SUPPLIED PASSAGE =>
┄┄┄┄┄┄┄┄┄┄

Joshua Echols, 24, is chief financial officer of Vibestreet Photography and Recording Studios, a rental space near Five Points South that opened this year and hosts a broad range of photo shoots, videography, art shows, meetings, and even served as a site for a local reality show. He recently spoke to the Birmingham Times about the multipurpose location for creatives in the Magic City.

Birmingham Times: What do you like most about Birmingham?

Echols: I like the accessibility Birmingham provides to different areas. I’ve lived in different parts of the city throughout different phases of my young life: Collegeville through elementary school; South Roebuck through middle and high school, and recently Hoover. Living in each of these neighborhoods for some time, I was able to learn a lot of back roads.

If you had someone visit from out of town, what’s the one place you have to take them?

Probably fishing at one of the lakes in or near Birmingham. Fishing is something I recently took up, and I find that some of the lakes provide great views and are relaxing for me. My favorite lake that I have fished at is probably Lake Purdy.

What’s your favorite movie?

Either of the “John Wick” series; I wasn’t much of a movie person until the first one came out. The first “John Wick” had a really good story line: the dude went crazy about someone killing his dog. I’m a guy who watches a movie, and if I’m not interested in the first five minutes, I’m just not going to watch it. “John Wick” started off with action, a man killing people for a dog. I have to respect him.

Who’s your favorite musical artist?

Ask anyone this question about me and they would say Gucci Mane. I’ve been supporting this brother since “Bird Flu Part 2.” At one point in time in my life, I have been listening to this brother speak facts exclusively, but I have recently expanded the artists I listen to.

What’s a food dish you can never get tired of?

Any dish with salmon. I could literally eat salmon all day for breakfast, lunch, and dinner. I think my love of salmon came from the salmon patties my mom used to make for breakfast when I was younger.

What are you most passionate about professionally? Personally?

┄┄┄┄┄┄┄┄┄┄

RECORD EXTRACTS =>
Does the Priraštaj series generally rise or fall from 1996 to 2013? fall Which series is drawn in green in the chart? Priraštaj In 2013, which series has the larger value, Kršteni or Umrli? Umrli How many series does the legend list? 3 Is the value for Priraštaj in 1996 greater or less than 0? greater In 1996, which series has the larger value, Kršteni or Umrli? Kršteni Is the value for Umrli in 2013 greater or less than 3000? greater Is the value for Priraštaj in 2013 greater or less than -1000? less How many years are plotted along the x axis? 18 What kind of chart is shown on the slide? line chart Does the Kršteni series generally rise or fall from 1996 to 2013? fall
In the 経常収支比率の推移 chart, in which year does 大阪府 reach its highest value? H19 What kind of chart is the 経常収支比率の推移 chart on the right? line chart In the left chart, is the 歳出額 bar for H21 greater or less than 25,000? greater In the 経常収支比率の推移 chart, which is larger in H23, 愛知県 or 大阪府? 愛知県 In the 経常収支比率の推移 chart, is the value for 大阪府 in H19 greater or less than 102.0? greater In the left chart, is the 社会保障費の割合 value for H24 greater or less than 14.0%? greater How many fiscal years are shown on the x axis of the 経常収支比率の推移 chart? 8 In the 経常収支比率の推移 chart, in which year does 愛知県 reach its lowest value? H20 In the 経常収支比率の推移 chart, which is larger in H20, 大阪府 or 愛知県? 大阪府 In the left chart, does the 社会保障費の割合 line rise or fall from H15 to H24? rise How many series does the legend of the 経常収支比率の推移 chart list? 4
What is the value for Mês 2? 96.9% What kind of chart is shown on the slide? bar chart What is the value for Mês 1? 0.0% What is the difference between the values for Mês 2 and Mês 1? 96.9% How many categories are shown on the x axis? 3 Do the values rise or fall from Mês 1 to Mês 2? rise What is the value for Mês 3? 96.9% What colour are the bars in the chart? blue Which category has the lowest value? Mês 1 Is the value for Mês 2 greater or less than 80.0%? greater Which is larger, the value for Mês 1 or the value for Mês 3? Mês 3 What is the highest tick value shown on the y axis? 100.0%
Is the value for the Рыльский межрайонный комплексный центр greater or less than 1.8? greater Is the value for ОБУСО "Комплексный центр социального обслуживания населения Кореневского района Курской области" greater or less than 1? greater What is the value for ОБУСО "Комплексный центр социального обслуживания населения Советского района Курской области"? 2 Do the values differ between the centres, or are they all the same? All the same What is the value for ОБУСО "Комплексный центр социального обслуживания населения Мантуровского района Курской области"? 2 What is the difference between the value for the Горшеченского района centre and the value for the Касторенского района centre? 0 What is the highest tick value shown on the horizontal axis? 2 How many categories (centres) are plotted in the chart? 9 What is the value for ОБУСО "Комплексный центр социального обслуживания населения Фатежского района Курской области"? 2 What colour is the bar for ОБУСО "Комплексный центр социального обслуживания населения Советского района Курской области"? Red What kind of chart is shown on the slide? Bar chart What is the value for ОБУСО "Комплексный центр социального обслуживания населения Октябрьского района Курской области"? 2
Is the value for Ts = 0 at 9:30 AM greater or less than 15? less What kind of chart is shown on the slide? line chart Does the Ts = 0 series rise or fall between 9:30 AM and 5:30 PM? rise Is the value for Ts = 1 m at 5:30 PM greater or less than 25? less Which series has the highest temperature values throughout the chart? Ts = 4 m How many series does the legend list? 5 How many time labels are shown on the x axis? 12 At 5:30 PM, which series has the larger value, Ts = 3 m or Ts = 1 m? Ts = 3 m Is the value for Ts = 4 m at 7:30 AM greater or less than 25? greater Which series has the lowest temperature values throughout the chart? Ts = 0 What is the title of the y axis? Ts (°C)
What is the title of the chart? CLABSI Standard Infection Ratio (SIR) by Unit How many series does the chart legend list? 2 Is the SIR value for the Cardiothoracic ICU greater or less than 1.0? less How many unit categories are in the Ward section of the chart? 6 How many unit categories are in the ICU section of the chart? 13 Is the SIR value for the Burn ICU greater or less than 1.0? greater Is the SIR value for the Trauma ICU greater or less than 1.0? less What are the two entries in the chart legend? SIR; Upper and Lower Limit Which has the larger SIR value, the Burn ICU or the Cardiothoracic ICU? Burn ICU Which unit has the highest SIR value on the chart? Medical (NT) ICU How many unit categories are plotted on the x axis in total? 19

┄┄┄┄┄┄┄┄┄┄

TASKS TO CARRY OUT =>
#1 Answer these from the interview with Joshua Echols:
(a) In which neighborhood did Echols live through middle and high school?
(b) Which lake does he name as his favorite to fish at?
(c) What dish did his mom make that he credits for his love of salmon?
#2 Write out the part of the Echols interview starting with "Probably fishing at" and going on through "your favorite movie?".

RESULTS OF THE EXERCISE =>
#1
(a) South Roebuck
(b) Lake Purdy
(c) Salmon patties for breakfast

#2
Probably fishing at one of the lakes in or near Birmingham. Fishing is something I recently took up, and I find that some of the lakes provide great views and are relaxing for me. My favorite lake that I have fished at is probably Lake Purdy.

What’s your favorite movie?